O Código de Defesa do Consumidor determina que os produtos e serviços colocados no mercado de consumo não poderão acarretar riscos à saúde e segurança dos consumidores, exceto os considerados normais e aceitáveis (artigo 9°, do CDC). Rizzato Nunes, em sua obra Comentários ao Código de Defesa do Consumidor, 4ª edição, Editora Saraiva, p. 161, define o “risco norma e previsível” como “A norma está, de fato, tratando de expectativa. Uma espécie de expectativa tanto do consumidor em relação ao uso e consumo regular de algum produto ou o serviço quanto do fornecedor em relação ao mesmo aspecto. A lei aqui se refere à normalidade e previsibilidade do consumidor em relação ao uso e funcionamento rotineiro do produto ou serviço (...)”.

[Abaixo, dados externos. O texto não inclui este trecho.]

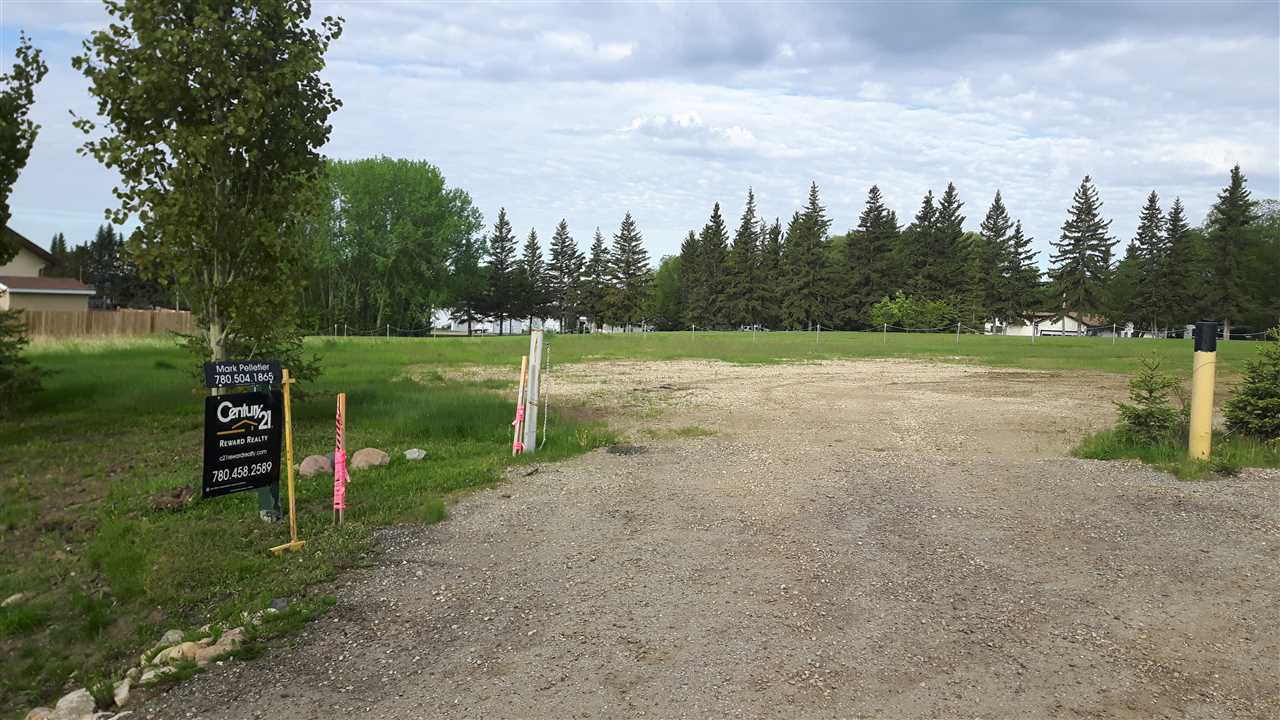 Large lot in Yellowstone, Awesome view and backs onto green reserve land, close to lake and boat launch. Power and gas services at property (just need connection). Install Holding tank, pump and connect to Community service. What an opportunity!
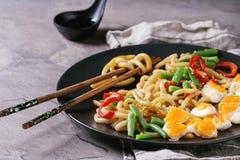 Stir fry udon noodles royalty free stock photos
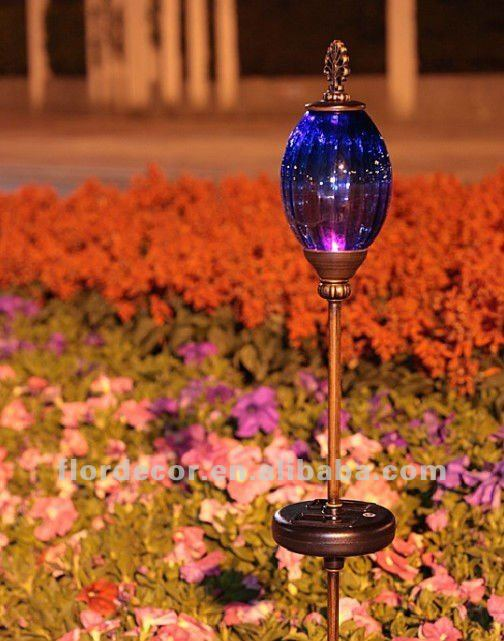Firefly Solar Garden Art with Glass Globe light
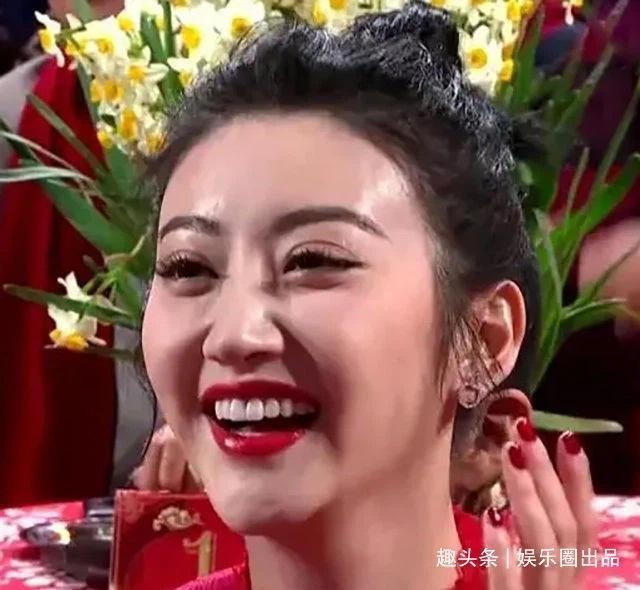Mỹ nhân Hoa ngữ cùng những giây phút cười thả phanh vô tình rơi vào ống kính truyền thông-5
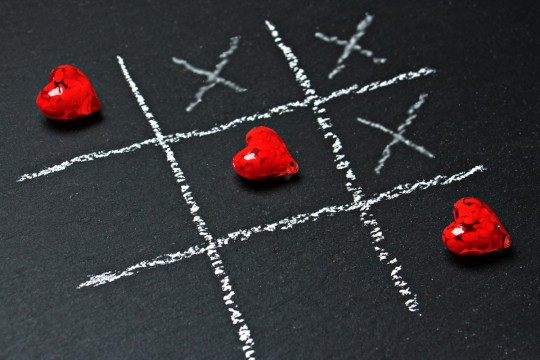 tic_tac_toe_love_heart_play_ankreuzen_strategy_game_two_people_two_people_strategy_game-372665.jpg!d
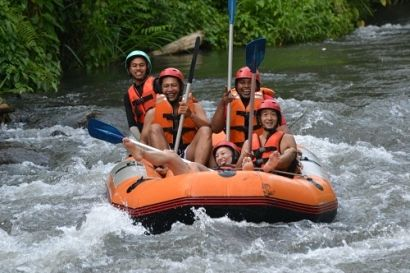 Rafting in Bali have a different water categories include the Ayung River and Telaga Waja River Here I explain about the Ayung River is located in Ubud - Bali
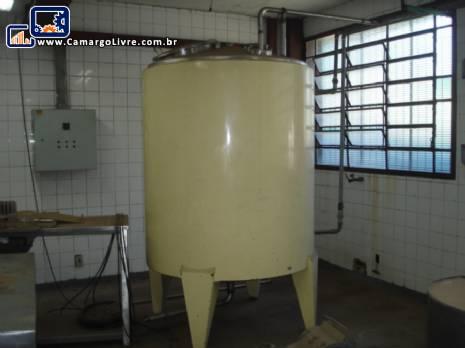 Tanque em aço inox interno de 2.000 litros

Conclui-se, portanto, que se o produto cosmético não apresenta vício ou defeito, bem assim, se a reação adversa (como alergia, irritação, dentre outras) foi causada por hipersensibilidade individual do consumidor, a fabricante não deve ser responsabilizada e qualquer pedido de natureza indenizatória deve ser rechaçado pelo Poder Judiciário.
Nota
[1] Agravo de Instrumento (TJ-SP), Processo nº 2068056-32.2015.8.26.0000, Rel. Dr. Nogueira Diefenthaler, julgado em 22/07/2015.